## Task
An exact reprint of the listing is required, with no pictures included.

## Provided material
= Beginning of Section =

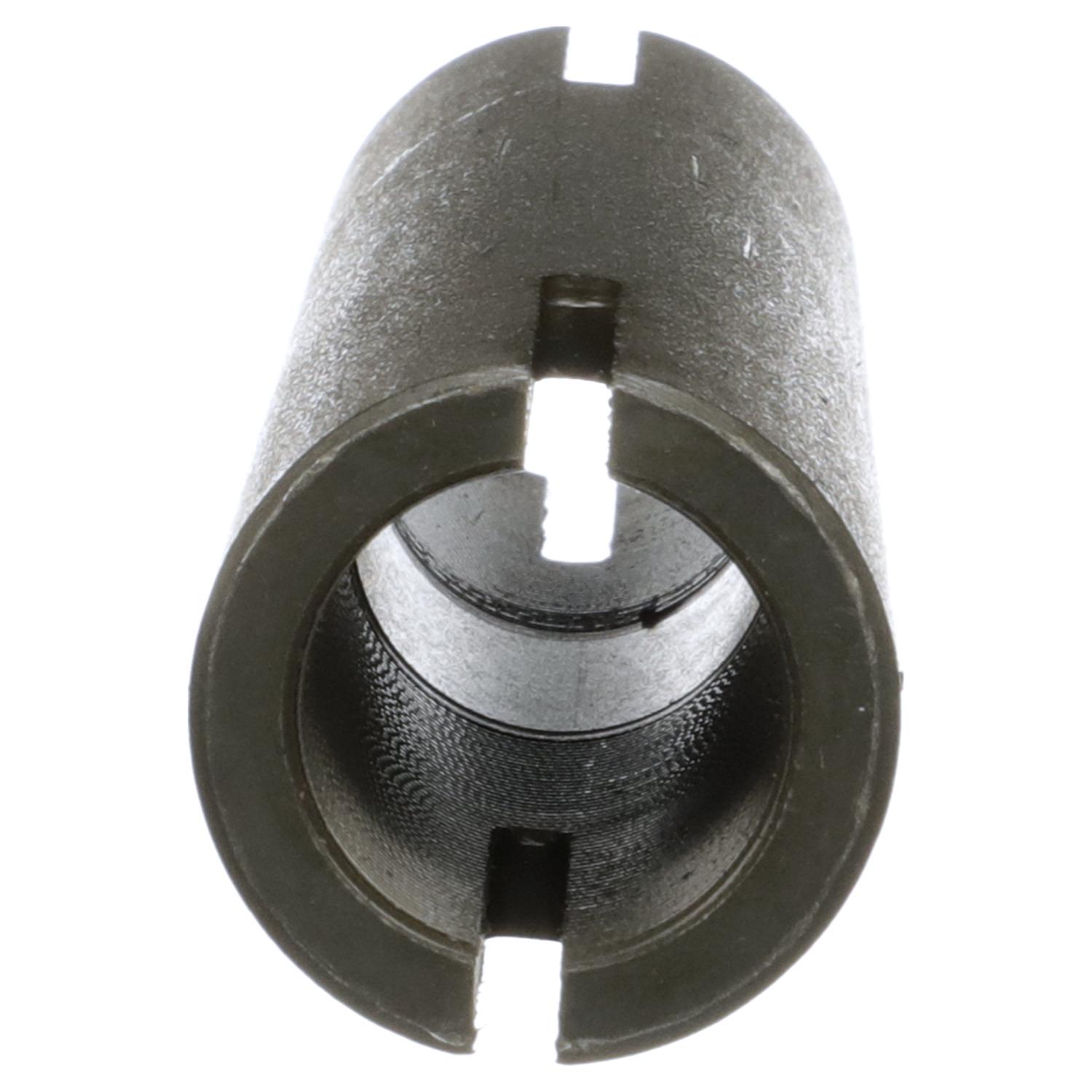 Delphi TA5739 Steering Tie Rod End Adjusting Sleeve product image 4 of 4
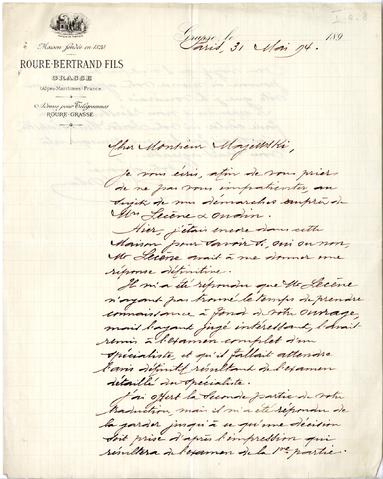 Open original Obiekt cyfrowy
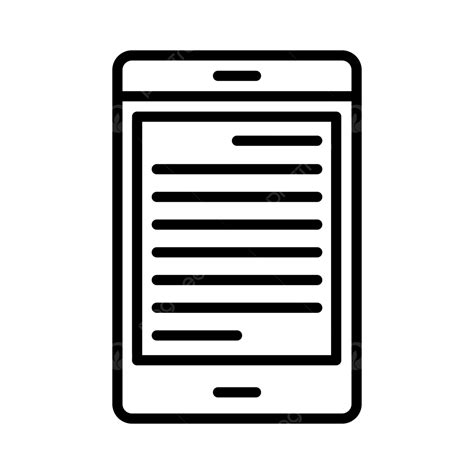 Kindle Symbol Png Page 2 Kindle Store Vector Art Icons And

= End of Section =

## Task result
 Delphi TA5739 Steering Tie Rod End Adjusting Sleeve product image 4 of 4
 Open original Obiekt cyfrowy
 Kindle Symbol Png Page 2 Kindle Store Vector Art Icons And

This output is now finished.